▸ **OBJECTIVE**: Write out each record again exactly as it stands.

>> Start MATERIAL FOR THIS EXERCISE

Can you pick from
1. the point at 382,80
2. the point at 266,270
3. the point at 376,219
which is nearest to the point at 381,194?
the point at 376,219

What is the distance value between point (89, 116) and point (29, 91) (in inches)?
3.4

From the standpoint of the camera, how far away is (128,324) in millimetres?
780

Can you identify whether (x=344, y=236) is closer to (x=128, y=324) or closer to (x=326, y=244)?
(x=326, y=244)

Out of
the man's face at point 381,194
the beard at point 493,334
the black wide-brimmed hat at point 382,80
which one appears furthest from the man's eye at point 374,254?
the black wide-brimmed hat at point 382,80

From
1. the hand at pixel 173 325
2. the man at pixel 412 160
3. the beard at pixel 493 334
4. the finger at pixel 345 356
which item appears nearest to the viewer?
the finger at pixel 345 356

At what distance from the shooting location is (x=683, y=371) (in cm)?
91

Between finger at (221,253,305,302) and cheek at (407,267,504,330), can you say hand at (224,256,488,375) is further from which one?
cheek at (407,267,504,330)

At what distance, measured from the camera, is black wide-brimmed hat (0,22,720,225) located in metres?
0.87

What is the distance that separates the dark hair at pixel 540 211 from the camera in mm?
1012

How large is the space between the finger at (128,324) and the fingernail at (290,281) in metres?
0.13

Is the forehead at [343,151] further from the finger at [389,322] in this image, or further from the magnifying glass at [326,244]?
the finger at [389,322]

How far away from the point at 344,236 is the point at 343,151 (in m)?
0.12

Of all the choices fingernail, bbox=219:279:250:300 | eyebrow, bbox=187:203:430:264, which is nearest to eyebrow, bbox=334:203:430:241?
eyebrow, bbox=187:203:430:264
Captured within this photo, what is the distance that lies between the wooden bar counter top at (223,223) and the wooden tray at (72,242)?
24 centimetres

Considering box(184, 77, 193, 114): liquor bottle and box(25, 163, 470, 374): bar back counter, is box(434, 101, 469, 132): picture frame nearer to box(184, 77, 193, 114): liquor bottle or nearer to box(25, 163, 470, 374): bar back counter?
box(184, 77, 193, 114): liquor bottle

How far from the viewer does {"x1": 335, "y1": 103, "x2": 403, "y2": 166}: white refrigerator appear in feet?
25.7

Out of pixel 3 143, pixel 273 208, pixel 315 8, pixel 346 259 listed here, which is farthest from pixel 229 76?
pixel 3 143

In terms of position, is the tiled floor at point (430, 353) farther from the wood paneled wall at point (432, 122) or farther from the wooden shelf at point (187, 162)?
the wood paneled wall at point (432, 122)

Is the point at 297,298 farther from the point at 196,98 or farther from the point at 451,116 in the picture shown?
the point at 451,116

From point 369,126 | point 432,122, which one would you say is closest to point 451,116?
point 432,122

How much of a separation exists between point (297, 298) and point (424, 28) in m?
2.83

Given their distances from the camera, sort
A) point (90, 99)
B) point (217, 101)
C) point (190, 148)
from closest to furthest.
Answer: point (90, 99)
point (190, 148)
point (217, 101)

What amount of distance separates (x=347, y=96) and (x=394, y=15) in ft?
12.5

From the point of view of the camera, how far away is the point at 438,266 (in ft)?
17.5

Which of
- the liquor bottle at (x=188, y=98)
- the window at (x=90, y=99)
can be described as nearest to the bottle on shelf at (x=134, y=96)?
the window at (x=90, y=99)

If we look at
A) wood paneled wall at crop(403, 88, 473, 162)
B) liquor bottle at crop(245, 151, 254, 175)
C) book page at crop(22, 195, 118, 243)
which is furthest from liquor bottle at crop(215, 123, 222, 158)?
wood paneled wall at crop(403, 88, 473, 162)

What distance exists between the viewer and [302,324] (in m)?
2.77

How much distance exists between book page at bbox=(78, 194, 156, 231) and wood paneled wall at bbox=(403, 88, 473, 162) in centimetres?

>> End MATERIAL FOR THIS EXERCISE

▸ **FINISHED TASK**:
Can you pick from
1. the point at 382,80
2. the point at 266,270
3. the point at 376,219
which is nearest to the point at 381,194?
the point at 376,219

What is the distance value between point (89, 116) and point (29, 91) (in inches)?
3.4

From the standpoint of the camera, how far away is (128,324) in millimetres?
780

Can you identify whether (x=344, y=236) is closer to (x=128, y=324) or closer to (x=326, y=244)?
(x=326, y=244)

Out of
the man's face at point 381,194
the beard at point 493,334
the black wide-brimmed hat at point 382,80
which one appears furthest from the man's eye at point 374,254?
the black wide-brimmed hat at point 382,80

From
1. the hand at pixel 173 325
2. the man at pixel 412 160
3. the beard at pixel 493 334
4. the finger at pixel 345 356
which item appears nearest to the viewer?
the finger at pixel 345 356

At what distance from the shooting location is (x=683, y=371) (in cm)?
91

Between finger at (221,253,305,302) and cheek at (407,267,504,330), can you say hand at (224,256,488,375) is further from which one?
cheek at (407,267,504,330)

At what distance, measured from the camera, is black wide-brimmed hat (0,22,720,225) located in metres?
0.87

What is the distance that separates the dark hair at pixel 540 211 from the camera in mm?
1012

How large is the space between the finger at (128,324) and the fingernail at (290,281) in metres?
0.13

Is the forehead at [343,151] further from the finger at [389,322] in this image, or further from the magnifying glass at [326,244]?
the finger at [389,322]

How far away from the point at 344,236 is the point at 343,151 (in m)?
0.12

Of all the choices fingernail, bbox=219:279:250:300 | eyebrow, bbox=187:203:430:264, which is nearest to eyebrow, bbox=334:203:430:241?
eyebrow, bbox=187:203:430:264
Captured within this photo, what is the distance that lies between the wooden bar counter top at (223,223) and the wooden tray at (72,242)?
24 centimetres

Considering box(184, 77, 193, 114): liquor bottle and box(25, 163, 470, 374): bar back counter, is box(434, 101, 469, 132): picture frame nearer to box(184, 77, 193, 114): liquor bottle or nearer to box(25, 163, 470, 374): bar back counter?
box(184, 77, 193, 114): liquor bottle

How far from the viewer does {"x1": 335, "y1": 103, "x2": 403, "y2": 166}: white refrigerator appear in feet?
25.7

Out of pixel 3 143, pixel 273 208, pixel 315 8, pixel 346 259 listed here, which is farthest from pixel 229 76?
pixel 3 143

In terms of position, is the tiled floor at point (430, 353) farther from the wood paneled wall at point (432, 122) or farther from the wooden shelf at point (187, 162)?
the wood paneled wall at point (432, 122)

Is the point at 297,298 farther from the point at 196,98 or farther from the point at 451,116 in the picture shown?
the point at 451,116

From point 369,126 | point 432,122, which one would you say is closest to point 451,116?
point 432,122

How much of a separation exists between point (297, 298) and point (424, 28) in m?
2.83

Given their distances from the camera, sort
A) point (90, 99)
B) point (217, 101)
C) point (190, 148)
from closest to furthest.
Answer: point (90, 99)
point (190, 148)
point (217, 101)

What amount of distance separates (x=347, y=96) and (x=394, y=15) in ft?
12.5

From the point of view of the camera, how far away is the point at 438,266 (in ft)?
17.5

Which of
- the liquor bottle at (x=188, y=98)
- the window at (x=90, y=99)
can be described as nearest to the bottle on shelf at (x=134, y=96)?
the window at (x=90, y=99)

If we look at
A) wood paneled wall at crop(403, 88, 473, 162)
B) liquor bottle at crop(245, 151, 254, 175)
C) book page at crop(22, 195, 118, 243)
which is furthest from liquor bottle at crop(215, 123, 222, 158)?
wood paneled wall at crop(403, 88, 473, 162)

What distance exists between the viewer and [302,324] (in m)?
2.77

How much distance exists between book page at bbox=(78, 194, 156, 231) and wood paneled wall at bbox=(403, 88, 473, 162) in centimetres?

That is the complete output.